Selection ▸
>> begin

On Wed, 23 Feb 2022 at 20:08, Ivan Shcherbakov <ivan@sysprogs.com> wrote:
>

>  static GDBState gdbserver_state;
> +static bool gdbserver_is_connected;
> +
> +bool gdb_is_connected(void)
> +{
> +    return gdbserver_is_connected;
> +}

I haven't looked at the rest of the patch -- but can you explain where
whpx is different from how other accelerators handle debug such that
it needs to know whether gdb is connected or not ?

thanks
-- PMM


^ permalink raw reply	[flat|nested] 10+ messages in thread

* Re: [PATCH 3/3] whpx: Added support for breakpoints and stepping
  2022-02-24  9:35     ` Peter Maydell
@ 2022-02-24 11:22       ` Alex Bennée
  2022-02-24 15:54         ` Ivan Shcherbakov
  0 siblings, 1 reply; 10+ messages in thread
From: Alex Bennée @ 2022-02-24 11:22 UTC (permalink / raw)
  To: Peter Maydell; +Cc: Paolo Bonzini, Ivan Shcherbakov, qemu-devel, armbru, mst


Peter Maydell <peter.maydell@linaro.org> writes:

> On Wed, 23 Feb 2022 at 20:08, Ivan Shcherbakov <ivan@sysprogs.com> wrote:
>>
>
>>  static GDBState gdbserver_state;
>> +static bool gdbserver_is_connected;
>> +
>> +bool gdb_is_connected(void)
>> +{
>> +    return gdbserver_is_connected;
>> +}
>
> I haven't looked at the rest of the patch -- but can you explain where
> whpx is different from how other accelerators handle debug such that
> it needs to know whether gdb is connected or not ?

It's backwards from how it should work. I don't know about the other
accelerators but in the KVM case the gdbserver handles the requests for
installing breakpoints and watchpoints and if KVM is enabled passes them
onto the arch specific code.

When QEMU prepares to enter the run loop it checks for the presence of
those things and then can make the arch specific decision about how to
invoke KVM (see kvm_update_guest_debug and friends).

Just the fact you have connected to the gdbserver shouldn't affect how
you run WHPX up until the point there are things you need to trap - i.e.
handling installed breakpoints.

FWIW we rejected a similar patch a few weeks ago that wanted to change
emulation behaviour based on gdbserver connection status. 

>
> thanks
> -- PMM


-- 
Alex Bennée


^ permalink raw reply	[flat|nested] 10+ messages in thread

* RE: [PATCH 3/3] whpx: Added support for breakpoints and stepping
  2022-02-24 11:22       ` Alex Bennée
@ 2022-02-24 15:54         ` Ivan Shcherbakov
  2022-02-28  4:31           ` Ivan Shcherbakov
  0 siblings, 1 reply; 10+ messages in thread
From: Ivan Shcherbakov @ 2022-02-24 15:54 UTC (permalink / raw)

>> end

Entries shown ▸

>> begin

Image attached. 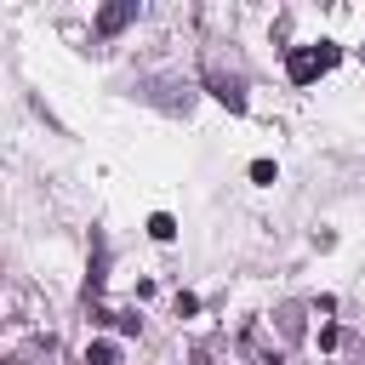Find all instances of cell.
I'll return each mask as SVG.
<instances>
[{
    "instance_id": "obj_1",
    "label": "cell",
    "mask_w": 365,
    "mask_h": 365,
    "mask_svg": "<svg viewBox=\"0 0 365 365\" xmlns=\"http://www.w3.org/2000/svg\"><path fill=\"white\" fill-rule=\"evenodd\" d=\"M319 68H325V63H319V46H297V51L285 57V74H291L297 86H308V80H314Z\"/></svg>"
},
{
    "instance_id": "obj_2",
    "label": "cell",
    "mask_w": 365,
    "mask_h": 365,
    "mask_svg": "<svg viewBox=\"0 0 365 365\" xmlns=\"http://www.w3.org/2000/svg\"><path fill=\"white\" fill-rule=\"evenodd\" d=\"M125 23H137V0H120V6H103L97 11V34H120Z\"/></svg>"
},
{
    "instance_id": "obj_3",
    "label": "cell",
    "mask_w": 365,
    "mask_h": 365,
    "mask_svg": "<svg viewBox=\"0 0 365 365\" xmlns=\"http://www.w3.org/2000/svg\"><path fill=\"white\" fill-rule=\"evenodd\" d=\"M211 97H217L222 108H234V114L245 108V91H240V80H234V74H217V68H211Z\"/></svg>"
},
{
    "instance_id": "obj_4",
    "label": "cell",
    "mask_w": 365,
    "mask_h": 365,
    "mask_svg": "<svg viewBox=\"0 0 365 365\" xmlns=\"http://www.w3.org/2000/svg\"><path fill=\"white\" fill-rule=\"evenodd\" d=\"M86 365H120V342H108V336H97V342L86 348Z\"/></svg>"
},
{
    "instance_id": "obj_5",
    "label": "cell",
    "mask_w": 365,
    "mask_h": 365,
    "mask_svg": "<svg viewBox=\"0 0 365 365\" xmlns=\"http://www.w3.org/2000/svg\"><path fill=\"white\" fill-rule=\"evenodd\" d=\"M148 234H154L160 245H171V240H177V222H171L165 211H154V217H148Z\"/></svg>"
},
{
    "instance_id": "obj_6",
    "label": "cell",
    "mask_w": 365,
    "mask_h": 365,
    "mask_svg": "<svg viewBox=\"0 0 365 365\" xmlns=\"http://www.w3.org/2000/svg\"><path fill=\"white\" fill-rule=\"evenodd\" d=\"M279 171H274V160H251V182H274Z\"/></svg>"
},
{
    "instance_id": "obj_7",
    "label": "cell",
    "mask_w": 365,
    "mask_h": 365,
    "mask_svg": "<svg viewBox=\"0 0 365 365\" xmlns=\"http://www.w3.org/2000/svg\"><path fill=\"white\" fill-rule=\"evenodd\" d=\"M359 63H365V46H359Z\"/></svg>"
}]
</instances>
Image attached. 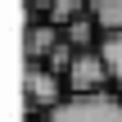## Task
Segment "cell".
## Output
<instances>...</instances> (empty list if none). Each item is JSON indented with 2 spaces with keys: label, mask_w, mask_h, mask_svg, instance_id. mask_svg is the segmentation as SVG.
Wrapping results in <instances>:
<instances>
[{
  "label": "cell",
  "mask_w": 122,
  "mask_h": 122,
  "mask_svg": "<svg viewBox=\"0 0 122 122\" xmlns=\"http://www.w3.org/2000/svg\"><path fill=\"white\" fill-rule=\"evenodd\" d=\"M50 122H122V95L104 91V95H68Z\"/></svg>",
  "instance_id": "obj_1"
},
{
  "label": "cell",
  "mask_w": 122,
  "mask_h": 122,
  "mask_svg": "<svg viewBox=\"0 0 122 122\" xmlns=\"http://www.w3.org/2000/svg\"><path fill=\"white\" fill-rule=\"evenodd\" d=\"M63 81H68V95H104V91H113V72H109V63H104L100 50L77 54Z\"/></svg>",
  "instance_id": "obj_2"
},
{
  "label": "cell",
  "mask_w": 122,
  "mask_h": 122,
  "mask_svg": "<svg viewBox=\"0 0 122 122\" xmlns=\"http://www.w3.org/2000/svg\"><path fill=\"white\" fill-rule=\"evenodd\" d=\"M23 86H27V109H32L36 118H41V113L50 118V113H54V109L68 100V95H63V91H68V81H63V77H54L45 63H27Z\"/></svg>",
  "instance_id": "obj_3"
},
{
  "label": "cell",
  "mask_w": 122,
  "mask_h": 122,
  "mask_svg": "<svg viewBox=\"0 0 122 122\" xmlns=\"http://www.w3.org/2000/svg\"><path fill=\"white\" fill-rule=\"evenodd\" d=\"M63 41V32L54 27V23H45V18H36L32 27H27V63H45L50 59V50Z\"/></svg>",
  "instance_id": "obj_4"
},
{
  "label": "cell",
  "mask_w": 122,
  "mask_h": 122,
  "mask_svg": "<svg viewBox=\"0 0 122 122\" xmlns=\"http://www.w3.org/2000/svg\"><path fill=\"white\" fill-rule=\"evenodd\" d=\"M91 18L100 23L104 36H118L122 32V0H91Z\"/></svg>",
  "instance_id": "obj_5"
},
{
  "label": "cell",
  "mask_w": 122,
  "mask_h": 122,
  "mask_svg": "<svg viewBox=\"0 0 122 122\" xmlns=\"http://www.w3.org/2000/svg\"><path fill=\"white\" fill-rule=\"evenodd\" d=\"M27 5H32L36 14H50V9H54V0H27Z\"/></svg>",
  "instance_id": "obj_6"
},
{
  "label": "cell",
  "mask_w": 122,
  "mask_h": 122,
  "mask_svg": "<svg viewBox=\"0 0 122 122\" xmlns=\"http://www.w3.org/2000/svg\"><path fill=\"white\" fill-rule=\"evenodd\" d=\"M32 122H50V118H45V113H41V118H32Z\"/></svg>",
  "instance_id": "obj_7"
}]
</instances>
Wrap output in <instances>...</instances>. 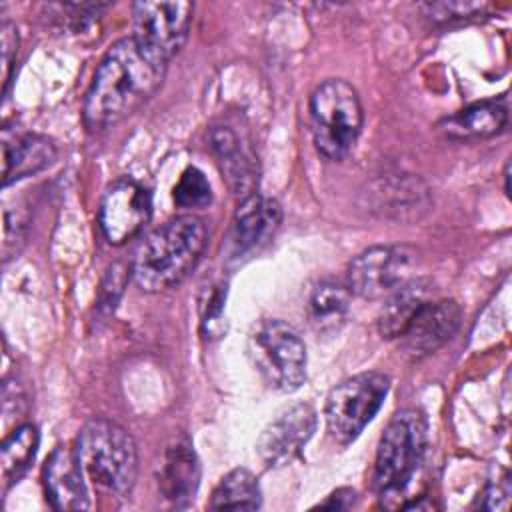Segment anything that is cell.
Listing matches in <instances>:
<instances>
[{
	"instance_id": "cell-1",
	"label": "cell",
	"mask_w": 512,
	"mask_h": 512,
	"mask_svg": "<svg viewBox=\"0 0 512 512\" xmlns=\"http://www.w3.org/2000/svg\"><path fill=\"white\" fill-rule=\"evenodd\" d=\"M166 64L134 36L114 42L102 56L86 92V126L102 130L132 116L162 86Z\"/></svg>"
},
{
	"instance_id": "cell-2",
	"label": "cell",
	"mask_w": 512,
	"mask_h": 512,
	"mask_svg": "<svg viewBox=\"0 0 512 512\" xmlns=\"http://www.w3.org/2000/svg\"><path fill=\"white\" fill-rule=\"evenodd\" d=\"M208 244L206 222L194 214L166 220L136 248L130 272L144 292L178 286L200 262Z\"/></svg>"
},
{
	"instance_id": "cell-3",
	"label": "cell",
	"mask_w": 512,
	"mask_h": 512,
	"mask_svg": "<svg viewBox=\"0 0 512 512\" xmlns=\"http://www.w3.org/2000/svg\"><path fill=\"white\" fill-rule=\"evenodd\" d=\"M76 456L88 480L110 496L130 494L138 474V452L126 428L108 420H88L76 438Z\"/></svg>"
},
{
	"instance_id": "cell-4",
	"label": "cell",
	"mask_w": 512,
	"mask_h": 512,
	"mask_svg": "<svg viewBox=\"0 0 512 512\" xmlns=\"http://www.w3.org/2000/svg\"><path fill=\"white\" fill-rule=\"evenodd\" d=\"M428 426L420 410L406 408L392 416L384 428L372 470V488L390 498L402 492L414 478L426 452Z\"/></svg>"
},
{
	"instance_id": "cell-5",
	"label": "cell",
	"mask_w": 512,
	"mask_h": 512,
	"mask_svg": "<svg viewBox=\"0 0 512 512\" xmlns=\"http://www.w3.org/2000/svg\"><path fill=\"white\" fill-rule=\"evenodd\" d=\"M364 112L358 92L346 80L332 78L310 96V128L320 154L330 160L346 158L362 130Z\"/></svg>"
},
{
	"instance_id": "cell-6",
	"label": "cell",
	"mask_w": 512,
	"mask_h": 512,
	"mask_svg": "<svg viewBox=\"0 0 512 512\" xmlns=\"http://www.w3.org/2000/svg\"><path fill=\"white\" fill-rule=\"evenodd\" d=\"M248 356L262 380L274 390L294 392L306 380L304 340L278 318H264L252 326Z\"/></svg>"
},
{
	"instance_id": "cell-7",
	"label": "cell",
	"mask_w": 512,
	"mask_h": 512,
	"mask_svg": "<svg viewBox=\"0 0 512 512\" xmlns=\"http://www.w3.org/2000/svg\"><path fill=\"white\" fill-rule=\"evenodd\" d=\"M388 390L390 380L380 372H362L336 384L324 406L330 436L344 446L354 442L384 404Z\"/></svg>"
},
{
	"instance_id": "cell-8",
	"label": "cell",
	"mask_w": 512,
	"mask_h": 512,
	"mask_svg": "<svg viewBox=\"0 0 512 512\" xmlns=\"http://www.w3.org/2000/svg\"><path fill=\"white\" fill-rule=\"evenodd\" d=\"M194 4L176 0V2H136L132 6L134 20V38L152 54L162 60L176 56L192 24Z\"/></svg>"
},
{
	"instance_id": "cell-9",
	"label": "cell",
	"mask_w": 512,
	"mask_h": 512,
	"mask_svg": "<svg viewBox=\"0 0 512 512\" xmlns=\"http://www.w3.org/2000/svg\"><path fill=\"white\" fill-rule=\"evenodd\" d=\"M412 266L414 250L408 246H370L350 262L346 286L360 298L378 300L410 280Z\"/></svg>"
},
{
	"instance_id": "cell-10",
	"label": "cell",
	"mask_w": 512,
	"mask_h": 512,
	"mask_svg": "<svg viewBox=\"0 0 512 512\" xmlns=\"http://www.w3.org/2000/svg\"><path fill=\"white\" fill-rule=\"evenodd\" d=\"M152 216V196L134 178H118L102 194L98 224L104 238L118 246L138 236Z\"/></svg>"
},
{
	"instance_id": "cell-11",
	"label": "cell",
	"mask_w": 512,
	"mask_h": 512,
	"mask_svg": "<svg viewBox=\"0 0 512 512\" xmlns=\"http://www.w3.org/2000/svg\"><path fill=\"white\" fill-rule=\"evenodd\" d=\"M314 430L316 410L306 402L292 404L280 410L268 422L256 442V452L260 460L270 468L286 466L300 456Z\"/></svg>"
},
{
	"instance_id": "cell-12",
	"label": "cell",
	"mask_w": 512,
	"mask_h": 512,
	"mask_svg": "<svg viewBox=\"0 0 512 512\" xmlns=\"http://www.w3.org/2000/svg\"><path fill=\"white\" fill-rule=\"evenodd\" d=\"M460 318L462 312L454 300H428L398 336L400 348L412 360H420L452 338Z\"/></svg>"
},
{
	"instance_id": "cell-13",
	"label": "cell",
	"mask_w": 512,
	"mask_h": 512,
	"mask_svg": "<svg viewBox=\"0 0 512 512\" xmlns=\"http://www.w3.org/2000/svg\"><path fill=\"white\" fill-rule=\"evenodd\" d=\"M280 220L282 208L274 198L256 192L242 198L234 214L230 234L234 256H244L262 248L278 230Z\"/></svg>"
},
{
	"instance_id": "cell-14",
	"label": "cell",
	"mask_w": 512,
	"mask_h": 512,
	"mask_svg": "<svg viewBox=\"0 0 512 512\" xmlns=\"http://www.w3.org/2000/svg\"><path fill=\"white\" fill-rule=\"evenodd\" d=\"M56 146L50 138L16 128L2 130V182L10 186L16 180L34 176L56 160Z\"/></svg>"
},
{
	"instance_id": "cell-15",
	"label": "cell",
	"mask_w": 512,
	"mask_h": 512,
	"mask_svg": "<svg viewBox=\"0 0 512 512\" xmlns=\"http://www.w3.org/2000/svg\"><path fill=\"white\" fill-rule=\"evenodd\" d=\"M44 488L54 510H88L90 496L86 474L76 450L56 446L44 466Z\"/></svg>"
},
{
	"instance_id": "cell-16",
	"label": "cell",
	"mask_w": 512,
	"mask_h": 512,
	"mask_svg": "<svg viewBox=\"0 0 512 512\" xmlns=\"http://www.w3.org/2000/svg\"><path fill=\"white\" fill-rule=\"evenodd\" d=\"M158 486L162 496L176 508H186L194 502L200 486V462L186 436H178L168 444Z\"/></svg>"
},
{
	"instance_id": "cell-17",
	"label": "cell",
	"mask_w": 512,
	"mask_h": 512,
	"mask_svg": "<svg viewBox=\"0 0 512 512\" xmlns=\"http://www.w3.org/2000/svg\"><path fill=\"white\" fill-rule=\"evenodd\" d=\"M210 148L226 178L228 188L236 196H250L258 184V168L252 150L228 126H216L210 132Z\"/></svg>"
},
{
	"instance_id": "cell-18",
	"label": "cell",
	"mask_w": 512,
	"mask_h": 512,
	"mask_svg": "<svg viewBox=\"0 0 512 512\" xmlns=\"http://www.w3.org/2000/svg\"><path fill=\"white\" fill-rule=\"evenodd\" d=\"M508 110L502 100H480L438 122V130L450 138H488L506 126Z\"/></svg>"
},
{
	"instance_id": "cell-19",
	"label": "cell",
	"mask_w": 512,
	"mask_h": 512,
	"mask_svg": "<svg viewBox=\"0 0 512 512\" xmlns=\"http://www.w3.org/2000/svg\"><path fill=\"white\" fill-rule=\"evenodd\" d=\"M430 300V282L424 278H410L388 294L386 304L378 316V330L384 338H398L414 314Z\"/></svg>"
},
{
	"instance_id": "cell-20",
	"label": "cell",
	"mask_w": 512,
	"mask_h": 512,
	"mask_svg": "<svg viewBox=\"0 0 512 512\" xmlns=\"http://www.w3.org/2000/svg\"><path fill=\"white\" fill-rule=\"evenodd\" d=\"M350 288L346 284L326 280L320 282L308 302V318L318 334L338 332L350 310Z\"/></svg>"
},
{
	"instance_id": "cell-21",
	"label": "cell",
	"mask_w": 512,
	"mask_h": 512,
	"mask_svg": "<svg viewBox=\"0 0 512 512\" xmlns=\"http://www.w3.org/2000/svg\"><path fill=\"white\" fill-rule=\"evenodd\" d=\"M38 444H40V434H38V428L32 424H20L4 438L0 448L4 490H8L14 482H18L26 474V470L36 458Z\"/></svg>"
},
{
	"instance_id": "cell-22",
	"label": "cell",
	"mask_w": 512,
	"mask_h": 512,
	"mask_svg": "<svg viewBox=\"0 0 512 512\" xmlns=\"http://www.w3.org/2000/svg\"><path fill=\"white\" fill-rule=\"evenodd\" d=\"M376 206L394 218H418L420 210L428 206L426 188L414 178H392L384 182L378 190H374Z\"/></svg>"
},
{
	"instance_id": "cell-23",
	"label": "cell",
	"mask_w": 512,
	"mask_h": 512,
	"mask_svg": "<svg viewBox=\"0 0 512 512\" xmlns=\"http://www.w3.org/2000/svg\"><path fill=\"white\" fill-rule=\"evenodd\" d=\"M262 504L258 480L246 468L228 472L214 488L210 510H256Z\"/></svg>"
},
{
	"instance_id": "cell-24",
	"label": "cell",
	"mask_w": 512,
	"mask_h": 512,
	"mask_svg": "<svg viewBox=\"0 0 512 512\" xmlns=\"http://www.w3.org/2000/svg\"><path fill=\"white\" fill-rule=\"evenodd\" d=\"M174 202L186 210H200L212 202V188L202 170L190 166L182 172L174 188Z\"/></svg>"
},
{
	"instance_id": "cell-25",
	"label": "cell",
	"mask_w": 512,
	"mask_h": 512,
	"mask_svg": "<svg viewBox=\"0 0 512 512\" xmlns=\"http://www.w3.org/2000/svg\"><path fill=\"white\" fill-rule=\"evenodd\" d=\"M0 46H2V94L6 96L12 80V70L16 64V54H18V32L14 24L10 22L0 24Z\"/></svg>"
},
{
	"instance_id": "cell-26",
	"label": "cell",
	"mask_w": 512,
	"mask_h": 512,
	"mask_svg": "<svg viewBox=\"0 0 512 512\" xmlns=\"http://www.w3.org/2000/svg\"><path fill=\"white\" fill-rule=\"evenodd\" d=\"M434 20L448 22L454 18H470L474 12L482 10V4H464V2H440V4H426Z\"/></svg>"
},
{
	"instance_id": "cell-27",
	"label": "cell",
	"mask_w": 512,
	"mask_h": 512,
	"mask_svg": "<svg viewBox=\"0 0 512 512\" xmlns=\"http://www.w3.org/2000/svg\"><path fill=\"white\" fill-rule=\"evenodd\" d=\"M508 496H510L508 478H504V482L490 484L488 490H486L484 508H490V510H504V508H508Z\"/></svg>"
},
{
	"instance_id": "cell-28",
	"label": "cell",
	"mask_w": 512,
	"mask_h": 512,
	"mask_svg": "<svg viewBox=\"0 0 512 512\" xmlns=\"http://www.w3.org/2000/svg\"><path fill=\"white\" fill-rule=\"evenodd\" d=\"M354 490H348V488H340L336 490L334 494H330V498L326 502H322L320 506L322 508H336V510H342V508H350L354 504Z\"/></svg>"
}]
</instances>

>> end

Brief A ▸
In the thread, which function does Alex Bennée cite as an example of how QEMU decides the way to invoke KVM?
Brief B ▸
Retype the thread from "It's backwards from" to "handling installed breakpoints.".
Nothing in the listing is needed here.

Full response A ▸
kvm_update_guest_debug

Full response B ▸
It's backwards from how it should work. I don't know about the other
accelerators but in the KVM case the gdbserver handles the requests for
installing breakpoints and watchpoints and if KVM is enabled passes them
onto the arch specific code.

When QEMU prepares to enter the run loop it checks for the presence of
those things and then can make the arch specific decision about how to
invoke KVM (see kvm_update_guest_debug and friends).

Just the fact you have connected to the gdbserver shouldn't affect how
you run WHPX up until the point there are things you need to trap - i.e.
handling installed breakpoints.